Technical information
- Class: B
- ERP: 16,750 watts
- HAAT: 226 metres (741 ft)

Links
- Website: catcountry995.com

= CKTY-FM =

Radio station in Truro, Nova Scotia

CKTY-FM (99.5 MHz) is a radio station in Truro, Nova Scotia. Owned by the Maritime Broadcasting System, it broadcasts a country format branded as Cat Country 99.5.

== History ==
The station has been on the air since September 10, 1947. It originally broadcast at 1400 AM as CKCL before moving to 600 AM in 1956; finally, it received CRTC approval to move to 99.5 FM in 2001 after shutting down the 600 AM frequency.

CKTY was formerly the callsign of a now-defunct AM radio station in Sarnia, Ontario, which moved to the FM dial and is now CHKS-FM. CKCL was also a former callsign of a radio station in Toronto, Ontario in the 1920s.

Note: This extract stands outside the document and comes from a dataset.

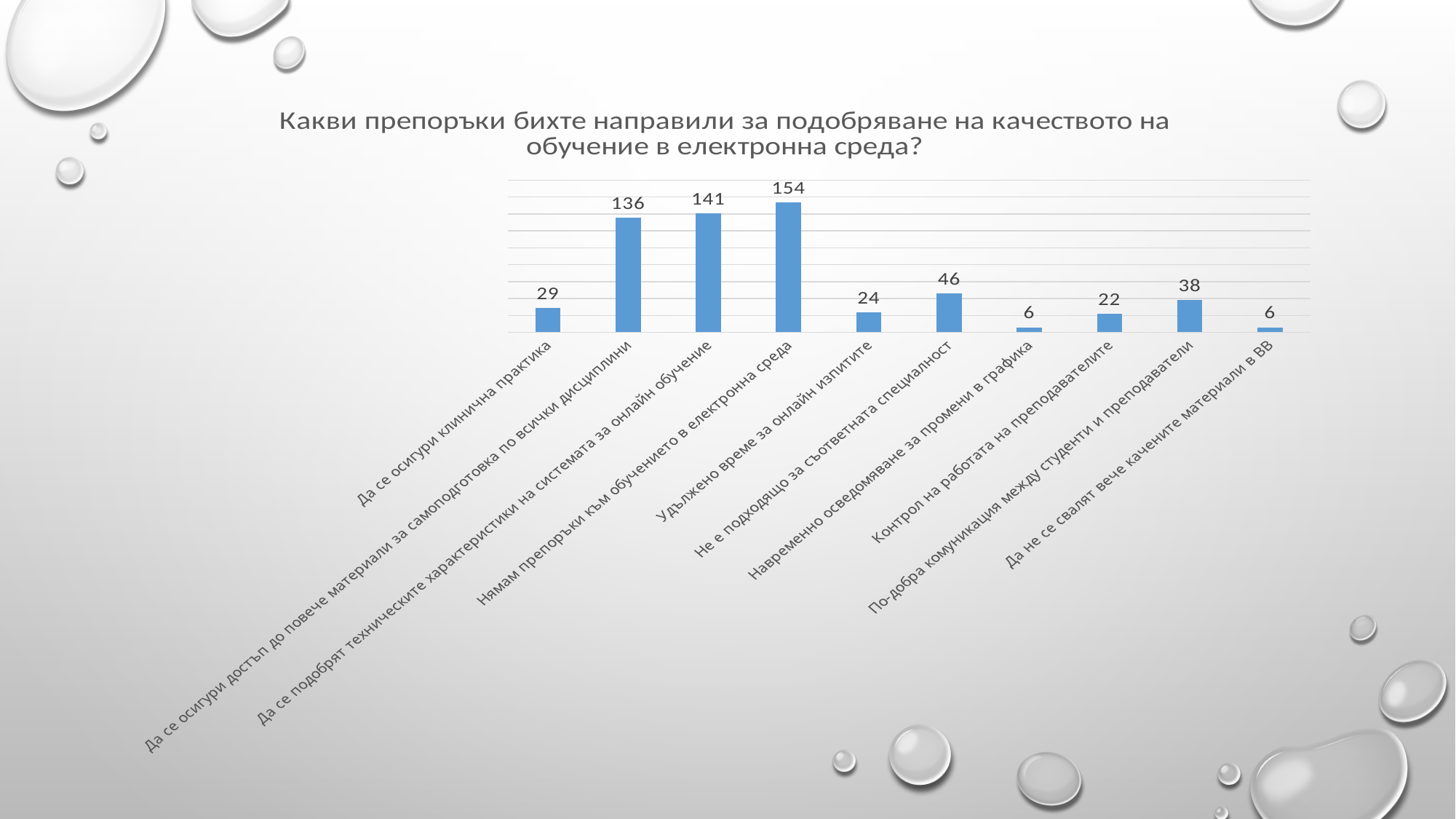
What is the lowest value shown in the chart? 6 Which is larger: the value for "Не е подходящо за съответната специалност" or the value for "Контрол на работата на преподавателите"? Не е подходящо за съответната специалност What value is shown for "Да се осигури клинична практика"? 29 Which category has the highest value? Нямам препоръки към обучението в електронна среда What value is shown for "Нямам препоръки към обучението в електронна среда"? 154 What is the title of the chart? Какви препоръки бихте направили за подобряване на качеството на обучение в електронна среда? How many categories are shown in the chart? 10 What value is shown for "Удължено време за онлайн изпитите"? 24 What is the difference between the values for "Да се подобрят техническите характеристики на системата за онлайн обучение" and "Да се осигури достъп до повече материали за самоподготовка по всички дисциплини"? 5 What kind of chart is shown on the slide? Bar chart What is the difference between the highest value and the value for "Навременно осведомяване за промени в графика"? 148 What value is shown for "По-добра комуникация между студенти и преподаватели"? 38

On July 5, 2013, CKTY and sister station CKTO-FM were acquired by Bell Media as part of their acquisition of Astral Media. On May 28, 2019, the station was renamed Pure Country 99.5 as part of a nationwide rebranding of all Bell Media country stations.

On February 8, 2024, Bell announced that it would sell five of its stations in Atlantic Canada to Maritime Broadcasting System, as part of a corporate restructuring. The CRTC approved the sale on December 20, 2024, and the station relaunched its heritage Cat Country branding on April 8, 2025.